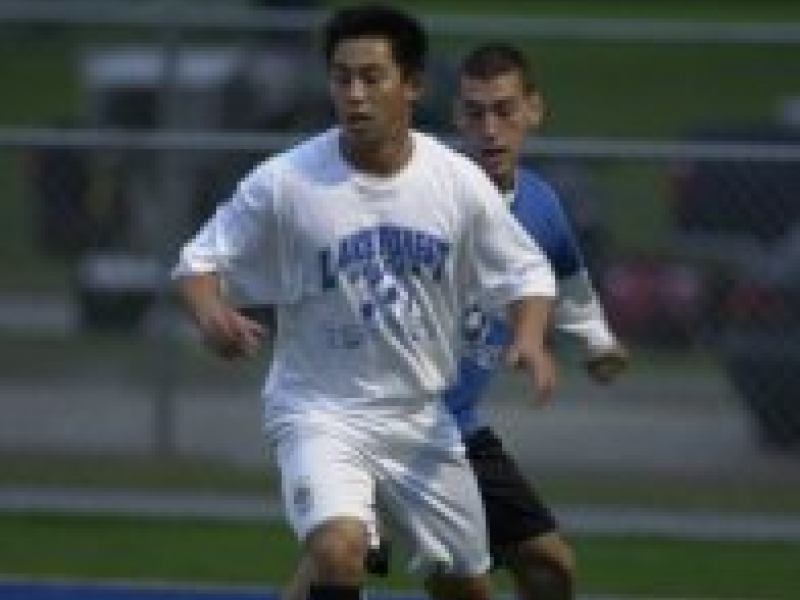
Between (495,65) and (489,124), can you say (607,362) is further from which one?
(495,65)

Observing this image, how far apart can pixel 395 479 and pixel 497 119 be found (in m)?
1.31

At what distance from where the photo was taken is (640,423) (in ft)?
44.2

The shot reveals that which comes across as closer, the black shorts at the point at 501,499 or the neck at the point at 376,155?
the neck at the point at 376,155

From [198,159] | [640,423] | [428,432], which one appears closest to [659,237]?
[640,423]

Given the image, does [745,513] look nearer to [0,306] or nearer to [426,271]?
[0,306]

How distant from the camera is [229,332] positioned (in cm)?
834

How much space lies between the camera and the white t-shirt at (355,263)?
8773 mm

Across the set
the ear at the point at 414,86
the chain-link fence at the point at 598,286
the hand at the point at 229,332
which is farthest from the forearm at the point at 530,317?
the chain-link fence at the point at 598,286

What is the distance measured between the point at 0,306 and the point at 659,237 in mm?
2851

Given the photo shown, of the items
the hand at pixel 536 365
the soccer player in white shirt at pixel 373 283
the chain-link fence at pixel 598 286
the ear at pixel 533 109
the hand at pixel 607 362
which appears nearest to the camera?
the hand at pixel 536 365

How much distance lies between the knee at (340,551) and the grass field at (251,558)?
11.6 ft

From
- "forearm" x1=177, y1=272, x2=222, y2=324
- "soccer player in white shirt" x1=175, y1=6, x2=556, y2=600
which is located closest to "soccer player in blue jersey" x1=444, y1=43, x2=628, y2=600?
"soccer player in white shirt" x1=175, y1=6, x2=556, y2=600

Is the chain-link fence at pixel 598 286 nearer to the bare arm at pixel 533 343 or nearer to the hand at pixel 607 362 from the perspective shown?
the hand at pixel 607 362

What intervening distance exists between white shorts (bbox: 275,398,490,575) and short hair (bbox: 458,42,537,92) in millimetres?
1180
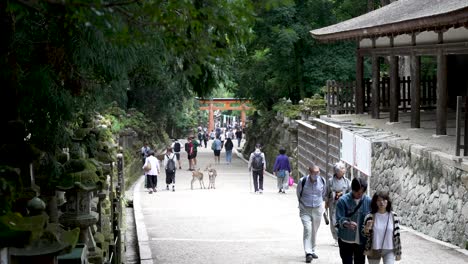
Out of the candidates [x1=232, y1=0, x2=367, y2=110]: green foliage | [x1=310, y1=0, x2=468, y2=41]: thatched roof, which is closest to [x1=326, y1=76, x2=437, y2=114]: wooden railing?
[x1=310, y1=0, x2=468, y2=41]: thatched roof

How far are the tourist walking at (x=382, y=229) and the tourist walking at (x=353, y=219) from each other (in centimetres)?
25

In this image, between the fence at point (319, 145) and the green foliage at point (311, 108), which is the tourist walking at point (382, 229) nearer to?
the fence at point (319, 145)

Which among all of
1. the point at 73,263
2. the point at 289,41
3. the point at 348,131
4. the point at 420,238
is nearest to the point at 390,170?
the point at 348,131

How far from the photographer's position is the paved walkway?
1261 cm

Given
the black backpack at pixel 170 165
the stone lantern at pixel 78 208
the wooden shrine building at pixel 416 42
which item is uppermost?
the wooden shrine building at pixel 416 42

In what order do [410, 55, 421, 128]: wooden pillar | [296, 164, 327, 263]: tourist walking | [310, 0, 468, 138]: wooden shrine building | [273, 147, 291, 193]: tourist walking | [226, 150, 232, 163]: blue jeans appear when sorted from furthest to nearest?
[226, 150, 232, 163]: blue jeans, [273, 147, 291, 193]: tourist walking, [410, 55, 421, 128]: wooden pillar, [310, 0, 468, 138]: wooden shrine building, [296, 164, 327, 263]: tourist walking

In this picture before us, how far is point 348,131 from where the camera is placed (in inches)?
750

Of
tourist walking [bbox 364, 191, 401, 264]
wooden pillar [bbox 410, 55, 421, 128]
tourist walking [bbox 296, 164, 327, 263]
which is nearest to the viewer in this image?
tourist walking [bbox 364, 191, 401, 264]

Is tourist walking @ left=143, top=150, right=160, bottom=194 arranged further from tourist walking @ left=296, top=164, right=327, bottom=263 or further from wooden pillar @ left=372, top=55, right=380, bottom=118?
tourist walking @ left=296, top=164, right=327, bottom=263

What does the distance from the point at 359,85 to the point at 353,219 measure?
639 inches

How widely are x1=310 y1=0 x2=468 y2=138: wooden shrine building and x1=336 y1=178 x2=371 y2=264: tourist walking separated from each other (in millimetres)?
5150

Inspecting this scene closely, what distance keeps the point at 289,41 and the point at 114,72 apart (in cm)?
2812

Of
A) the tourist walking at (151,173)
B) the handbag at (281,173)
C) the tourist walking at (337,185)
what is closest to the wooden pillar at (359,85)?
the handbag at (281,173)

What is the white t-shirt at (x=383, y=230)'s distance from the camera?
9.03m
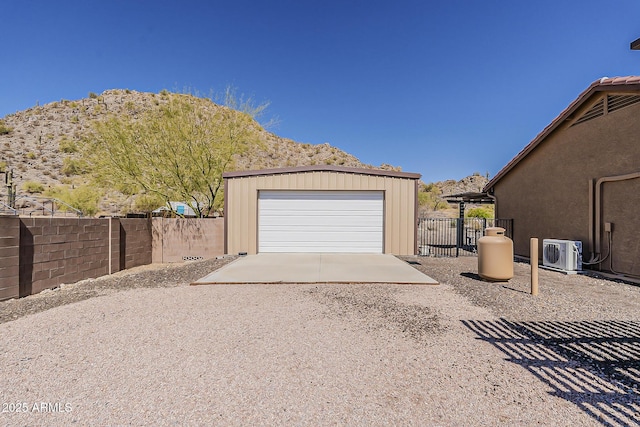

** SET EXERCISE **
Gather every line of the items above that contains the string "white", with case taken into account.

** OUTPUT FOR THIS EXERCISE **
How much space lies between the camera and the white t-shirt at (355,263)?
the soccer player in white shirt at pixel 373 283
- "soccer player in white shirt" x1=175, y1=6, x2=556, y2=600
"soccer player in white shirt" x1=175, y1=6, x2=556, y2=600
What intervening distance exists between white shorts (bbox: 275,398,490,575) and short hair (bbox: 458,42,537,92) in millimetres?
What is the white t-shirt at (x=383, y=230)'s distance from the camera?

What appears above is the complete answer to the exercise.